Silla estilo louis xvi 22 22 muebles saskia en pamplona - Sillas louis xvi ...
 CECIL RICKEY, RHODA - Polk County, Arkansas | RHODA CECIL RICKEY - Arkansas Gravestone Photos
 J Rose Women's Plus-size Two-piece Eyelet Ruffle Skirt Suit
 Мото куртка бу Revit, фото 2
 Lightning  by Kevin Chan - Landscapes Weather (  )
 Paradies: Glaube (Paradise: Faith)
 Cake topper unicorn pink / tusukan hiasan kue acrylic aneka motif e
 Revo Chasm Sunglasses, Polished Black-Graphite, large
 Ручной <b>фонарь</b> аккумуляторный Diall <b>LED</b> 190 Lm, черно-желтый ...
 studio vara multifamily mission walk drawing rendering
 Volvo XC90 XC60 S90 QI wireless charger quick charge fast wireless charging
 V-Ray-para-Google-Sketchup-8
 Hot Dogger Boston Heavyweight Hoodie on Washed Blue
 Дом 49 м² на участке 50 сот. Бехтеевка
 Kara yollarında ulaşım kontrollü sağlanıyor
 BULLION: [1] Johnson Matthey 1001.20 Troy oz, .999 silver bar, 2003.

> _Your task_
Set down the listing again, exactly.

> _Reply_
Silla estilo louis xvi 22 22 muebles saskia en pamplona - Sillas louis xvi ...
 CECIL RICKEY, RHODA - Polk County, Arkansas | RHODA CECIL RICKEY - Arkansas Gravestone Photos
 J Rose Women's Plus-size Two-piece Eyelet Ruffle Skirt Suit
 Мото куртка бу Revit, фото 2
 Lightning  by Kevin Chan - Landscapes Weather (  )
 Paradies: Glaube (Paradise: Faith)
 Cake topper unicorn pink / tusukan hiasan kue acrylic aneka motif e
 Revo Chasm Sunglasses, Polished Black-Graphite, large
 Ручной <b>фонарь</b> аккумуляторный Diall <b>LED</b> 190 Lm, черно-желтый ...
 studio vara multifamily mission walk drawing rendering
 Volvo XC90 XC60 S90 QI wireless charger quick charge fast wireless charging
 V-Ray-para-Google-Sketchup-8
 Hot Dogger Boston Heavyweight Hoodie on Washed Blue
 Дом 49 м² на участке 50 сот. Бехтеевка
 Kara yollarında ulaşım kontrollü sağlanıyor
 BULLION: [1] Johnson Matthey 1001.20 Troy oz, .999 silver bar, 2003.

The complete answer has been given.